Однако в Александрии возникла другая традиция праздновать Пасху в первое воскресенье после весеннего полнолуния, которое, в свою очередь, должно наступить после весеннего равноденствия (21 марта). Именно александрийская традиция празднования Пасхи была принята на Никейском Соборе, хотя календарные противоречия продолжались еще очень долго, пока в 525 году аббат Дионисий Малый не регламентировал христианский календарь, принятый во всей Церкви. Важно отметить, что именно император Константин ввел выходной день в воскресенье и дал этому дню христианский смысл. Седьмой день недели, который в то время был первым, посвящался «богу солнца», которому поклонялись римляне накануне принятия христианства. Из римской традиции определение седьмого дня как «дня солнца» перешло в «варварские» языки (ср. нем. Sonntag, англ. Sunday). Именно император Константин впервые объявил «день солнца» выходным днем 7 марта 321 года, а по мере его христианизации этот день стал называться воскресеньем.

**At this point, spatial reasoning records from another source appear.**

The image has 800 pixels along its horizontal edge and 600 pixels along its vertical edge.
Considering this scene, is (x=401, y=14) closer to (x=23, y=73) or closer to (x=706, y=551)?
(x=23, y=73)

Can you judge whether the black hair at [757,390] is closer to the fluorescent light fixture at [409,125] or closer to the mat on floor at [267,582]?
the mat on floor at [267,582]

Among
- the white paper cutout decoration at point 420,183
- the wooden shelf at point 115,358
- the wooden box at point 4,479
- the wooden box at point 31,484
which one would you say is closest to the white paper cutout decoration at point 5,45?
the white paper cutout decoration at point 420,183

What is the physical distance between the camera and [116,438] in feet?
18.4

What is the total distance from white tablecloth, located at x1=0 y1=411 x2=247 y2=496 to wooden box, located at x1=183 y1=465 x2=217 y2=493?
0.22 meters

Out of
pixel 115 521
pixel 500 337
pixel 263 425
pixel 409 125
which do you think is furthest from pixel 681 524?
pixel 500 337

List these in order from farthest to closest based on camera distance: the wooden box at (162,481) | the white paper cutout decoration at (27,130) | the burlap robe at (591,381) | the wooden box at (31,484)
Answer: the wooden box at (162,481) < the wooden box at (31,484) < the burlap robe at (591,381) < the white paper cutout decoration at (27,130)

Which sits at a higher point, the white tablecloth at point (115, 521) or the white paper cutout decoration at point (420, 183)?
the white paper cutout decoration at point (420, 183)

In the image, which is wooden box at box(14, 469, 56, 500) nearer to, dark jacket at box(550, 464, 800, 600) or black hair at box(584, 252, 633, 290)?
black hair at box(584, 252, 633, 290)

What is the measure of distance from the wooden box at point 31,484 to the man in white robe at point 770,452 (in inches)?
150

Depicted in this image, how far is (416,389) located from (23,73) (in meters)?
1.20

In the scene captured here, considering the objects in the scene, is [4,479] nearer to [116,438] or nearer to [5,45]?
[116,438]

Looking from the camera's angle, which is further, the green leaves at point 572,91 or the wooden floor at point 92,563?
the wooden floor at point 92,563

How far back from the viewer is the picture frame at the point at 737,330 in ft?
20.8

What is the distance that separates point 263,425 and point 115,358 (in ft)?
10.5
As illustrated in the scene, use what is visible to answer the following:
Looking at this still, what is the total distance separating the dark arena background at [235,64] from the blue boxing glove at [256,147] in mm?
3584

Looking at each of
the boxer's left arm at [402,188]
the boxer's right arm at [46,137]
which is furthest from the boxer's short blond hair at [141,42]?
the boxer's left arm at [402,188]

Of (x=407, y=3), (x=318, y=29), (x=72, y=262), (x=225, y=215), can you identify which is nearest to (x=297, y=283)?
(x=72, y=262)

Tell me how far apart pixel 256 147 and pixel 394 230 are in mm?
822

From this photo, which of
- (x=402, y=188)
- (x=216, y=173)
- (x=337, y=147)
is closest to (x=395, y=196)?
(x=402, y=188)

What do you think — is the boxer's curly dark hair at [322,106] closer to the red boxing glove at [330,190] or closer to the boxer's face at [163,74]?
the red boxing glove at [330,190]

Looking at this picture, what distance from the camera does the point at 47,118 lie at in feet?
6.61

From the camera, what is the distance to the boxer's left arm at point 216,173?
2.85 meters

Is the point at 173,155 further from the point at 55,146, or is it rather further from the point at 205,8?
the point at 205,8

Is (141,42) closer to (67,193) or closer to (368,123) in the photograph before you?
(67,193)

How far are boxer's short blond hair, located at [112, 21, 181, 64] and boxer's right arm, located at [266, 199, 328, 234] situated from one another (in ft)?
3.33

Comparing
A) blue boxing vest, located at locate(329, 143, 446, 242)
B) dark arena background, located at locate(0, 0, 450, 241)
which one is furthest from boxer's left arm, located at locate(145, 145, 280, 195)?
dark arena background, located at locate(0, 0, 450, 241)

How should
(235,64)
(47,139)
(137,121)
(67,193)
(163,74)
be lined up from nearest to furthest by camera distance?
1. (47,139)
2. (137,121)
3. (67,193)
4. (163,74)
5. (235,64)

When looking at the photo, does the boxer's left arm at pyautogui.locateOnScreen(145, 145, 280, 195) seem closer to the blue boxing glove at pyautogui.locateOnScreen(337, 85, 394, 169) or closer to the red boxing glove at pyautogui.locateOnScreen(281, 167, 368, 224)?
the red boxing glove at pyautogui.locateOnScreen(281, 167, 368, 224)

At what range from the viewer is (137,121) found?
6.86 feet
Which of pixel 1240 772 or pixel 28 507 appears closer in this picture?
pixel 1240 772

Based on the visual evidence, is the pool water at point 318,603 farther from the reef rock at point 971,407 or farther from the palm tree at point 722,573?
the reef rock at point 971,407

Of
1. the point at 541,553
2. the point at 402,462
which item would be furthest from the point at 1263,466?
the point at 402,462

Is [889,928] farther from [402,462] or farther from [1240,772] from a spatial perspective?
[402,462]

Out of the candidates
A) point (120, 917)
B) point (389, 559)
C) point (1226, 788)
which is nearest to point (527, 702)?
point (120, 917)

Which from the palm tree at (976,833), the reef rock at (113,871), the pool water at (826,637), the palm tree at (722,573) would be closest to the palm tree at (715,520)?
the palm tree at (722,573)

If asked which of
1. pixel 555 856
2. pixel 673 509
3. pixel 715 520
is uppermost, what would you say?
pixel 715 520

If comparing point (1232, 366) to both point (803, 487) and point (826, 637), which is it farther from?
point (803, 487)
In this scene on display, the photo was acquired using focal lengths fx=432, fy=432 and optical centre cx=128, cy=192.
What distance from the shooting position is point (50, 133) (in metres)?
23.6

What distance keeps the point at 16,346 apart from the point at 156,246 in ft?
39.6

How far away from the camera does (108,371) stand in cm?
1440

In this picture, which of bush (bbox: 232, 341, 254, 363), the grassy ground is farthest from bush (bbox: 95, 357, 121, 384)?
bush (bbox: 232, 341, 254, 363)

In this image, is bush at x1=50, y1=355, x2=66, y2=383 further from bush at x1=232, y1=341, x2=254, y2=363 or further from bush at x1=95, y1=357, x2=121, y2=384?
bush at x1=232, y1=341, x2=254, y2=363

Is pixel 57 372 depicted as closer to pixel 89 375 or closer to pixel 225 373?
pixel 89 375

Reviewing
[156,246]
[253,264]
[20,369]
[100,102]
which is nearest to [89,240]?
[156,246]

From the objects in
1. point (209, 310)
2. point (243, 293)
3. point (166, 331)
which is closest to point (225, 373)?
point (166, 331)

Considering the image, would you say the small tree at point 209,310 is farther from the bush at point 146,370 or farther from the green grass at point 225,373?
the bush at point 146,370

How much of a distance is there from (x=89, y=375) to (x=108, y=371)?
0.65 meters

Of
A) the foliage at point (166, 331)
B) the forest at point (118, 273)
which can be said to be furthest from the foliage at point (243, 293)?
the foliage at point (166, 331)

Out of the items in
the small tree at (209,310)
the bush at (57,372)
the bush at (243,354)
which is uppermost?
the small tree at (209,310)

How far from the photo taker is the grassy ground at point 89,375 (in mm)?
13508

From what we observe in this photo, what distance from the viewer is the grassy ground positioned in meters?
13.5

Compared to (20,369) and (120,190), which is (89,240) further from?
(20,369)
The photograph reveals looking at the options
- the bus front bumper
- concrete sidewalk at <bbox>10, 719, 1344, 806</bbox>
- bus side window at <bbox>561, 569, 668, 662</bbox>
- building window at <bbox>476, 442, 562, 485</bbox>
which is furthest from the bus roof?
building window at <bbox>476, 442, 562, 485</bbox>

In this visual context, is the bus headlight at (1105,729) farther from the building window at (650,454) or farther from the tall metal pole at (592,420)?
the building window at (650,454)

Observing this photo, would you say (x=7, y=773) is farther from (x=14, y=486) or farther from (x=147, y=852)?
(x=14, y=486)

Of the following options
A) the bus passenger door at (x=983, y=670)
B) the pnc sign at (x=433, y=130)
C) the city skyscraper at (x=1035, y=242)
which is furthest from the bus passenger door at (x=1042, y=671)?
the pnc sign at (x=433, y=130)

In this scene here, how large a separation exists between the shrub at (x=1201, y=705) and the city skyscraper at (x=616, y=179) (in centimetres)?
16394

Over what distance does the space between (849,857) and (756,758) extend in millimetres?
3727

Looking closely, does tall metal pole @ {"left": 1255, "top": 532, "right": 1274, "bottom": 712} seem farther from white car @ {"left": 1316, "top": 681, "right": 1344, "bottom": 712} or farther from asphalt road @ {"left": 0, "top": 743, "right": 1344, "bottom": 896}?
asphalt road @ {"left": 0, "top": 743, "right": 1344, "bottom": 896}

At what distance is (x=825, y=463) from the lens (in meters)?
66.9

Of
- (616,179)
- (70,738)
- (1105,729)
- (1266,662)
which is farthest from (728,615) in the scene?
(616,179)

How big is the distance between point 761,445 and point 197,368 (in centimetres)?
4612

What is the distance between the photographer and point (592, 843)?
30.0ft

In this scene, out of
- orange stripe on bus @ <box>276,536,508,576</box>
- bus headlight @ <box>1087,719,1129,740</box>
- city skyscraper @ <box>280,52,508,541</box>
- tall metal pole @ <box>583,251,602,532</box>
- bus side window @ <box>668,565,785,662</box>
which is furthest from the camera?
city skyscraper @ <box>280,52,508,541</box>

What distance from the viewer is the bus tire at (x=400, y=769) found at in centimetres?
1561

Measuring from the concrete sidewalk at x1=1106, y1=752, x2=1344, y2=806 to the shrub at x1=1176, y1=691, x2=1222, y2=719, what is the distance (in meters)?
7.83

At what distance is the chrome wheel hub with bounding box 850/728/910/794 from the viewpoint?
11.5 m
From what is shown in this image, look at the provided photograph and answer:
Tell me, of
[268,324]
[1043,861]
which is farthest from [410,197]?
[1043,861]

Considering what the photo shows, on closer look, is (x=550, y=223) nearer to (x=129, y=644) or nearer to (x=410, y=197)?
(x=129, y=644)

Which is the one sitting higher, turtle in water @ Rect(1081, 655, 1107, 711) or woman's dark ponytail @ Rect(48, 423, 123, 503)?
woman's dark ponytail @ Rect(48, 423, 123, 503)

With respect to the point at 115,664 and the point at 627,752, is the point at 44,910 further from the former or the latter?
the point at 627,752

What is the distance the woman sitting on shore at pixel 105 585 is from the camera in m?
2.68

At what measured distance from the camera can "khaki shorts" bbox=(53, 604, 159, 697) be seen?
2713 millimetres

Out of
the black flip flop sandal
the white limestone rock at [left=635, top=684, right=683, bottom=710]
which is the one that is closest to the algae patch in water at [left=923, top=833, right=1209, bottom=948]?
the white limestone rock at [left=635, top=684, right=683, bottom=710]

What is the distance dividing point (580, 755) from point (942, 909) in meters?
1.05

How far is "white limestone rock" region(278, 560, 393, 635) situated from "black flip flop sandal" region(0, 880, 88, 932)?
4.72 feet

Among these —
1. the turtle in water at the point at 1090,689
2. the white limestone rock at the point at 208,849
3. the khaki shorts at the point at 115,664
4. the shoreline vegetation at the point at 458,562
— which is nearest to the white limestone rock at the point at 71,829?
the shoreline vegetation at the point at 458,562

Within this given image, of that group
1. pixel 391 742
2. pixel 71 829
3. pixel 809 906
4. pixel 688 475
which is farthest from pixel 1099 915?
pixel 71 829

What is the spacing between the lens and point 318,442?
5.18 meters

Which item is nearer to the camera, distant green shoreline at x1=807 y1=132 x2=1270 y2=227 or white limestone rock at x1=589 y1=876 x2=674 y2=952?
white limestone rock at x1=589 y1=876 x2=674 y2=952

По окончанию Никейского Собора император Константин устроил праздник в честь двадцатилетия своего правления, в котором приняли участие все делегаты Собора. Характерно, что соборные постановления были разосланы по всем епархиям не только церковными организаторами Собора, но и самим императором. Именно с этого момента можно было однозначно сказать, что у Римской империи сменилась религиозная идеология. На тот момент это были настоящее торжество православия и победа Церкви, которую подарил ей Константин Великий.